As drug-resistant TB patients have to stay in health facilities for up to a year, health authorities involved in this new roll-out are trying to make their stay as comfortable as possible. New CSIR designs generally provide for patients to be accommodated in single rooms, which not only reduces the opportunity for cross infection, but also provides for greater patient dignity. Research has shown that patients in multi-bed units are often cross-infected with different strains of TB, increasing treatment costs and a considerable increase in the length of stay. New national policies also consider the spread of facilities, looking to accommodate patients as close to their families as possible.
"The different phases in TB treatment require differing types of accommodation. Acute patients need a high level of nursing care and need to be located close to the nursing support base and a higher level of technological support. Post-acute patients spend most of their rehabilitation time outside the building. Here, one has to provide recreational spaces for supporting activities such as sports, visitor areas, physiotherapy facilities, as well as a business hub for people to continue with running their businesses from the unit. Even classrooms for schooling of the younger patients are taken into account. These extra facilities are generally funded from the provincial budgets," explains Abbott.
Construction of the new 40-bed MDR-TB unit at Manguzi Hospital in KwaZulu-Natal has been completed. "In this instance, a new comprehensive service unit for MDR-TB has been built at the community hospital.

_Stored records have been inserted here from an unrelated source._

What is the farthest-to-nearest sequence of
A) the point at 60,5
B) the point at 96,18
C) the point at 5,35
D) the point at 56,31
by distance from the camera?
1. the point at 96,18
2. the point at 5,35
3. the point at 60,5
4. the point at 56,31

It comprises male and female wards, along with an administration and out-patient service block." In Welkom in the Free State, the decommissioned maternity unit at Kopano Hospital has been completely remodelled to provide a similar 45-bed comprehensive service unit for MDR-TB, with construction due to be finished within the next three months.
Other locations for new or improved TB wards include:
- Catherine Booth Hospital in KwaZulu-Natal
- Modimolle Hospital in Limpopo
- Bongani Hospital in Mpumalanga
- West End Hospital in the Northern Cape
- Tshepong Hospital in North West
- Jose Pearson Hospital in the Eastern Cape.
A ninth project, the conversion of existing wards into an MDR-TB unit, was added late in the process at Nkqubela Hospital in the Eastern Cape. "This project will be run as part of a skills capacity-building programme involving staff from the provincial health and works departments and local architects and engineers. It is intended to provide a model for other similar conversions elsewhere in the province."
"We anticipate that seven of the nine sub-projects will be completed and ready for occupation by the end of 2010, with the remaining two scheduled for completion early in the new year."
The two provinces that currently do not form part of the project are Gauteng and the Western Cape, based on earlier funding from the Global Fund. "Due to the work undertaken so far in other provinces, the Western Cape has approached us for assistance in a major new XDR-TB project at its main provincial TB centre in Cape Town. The intention is to draw on this project for developing guidelines for use in other provincial projects," Abbott concludes.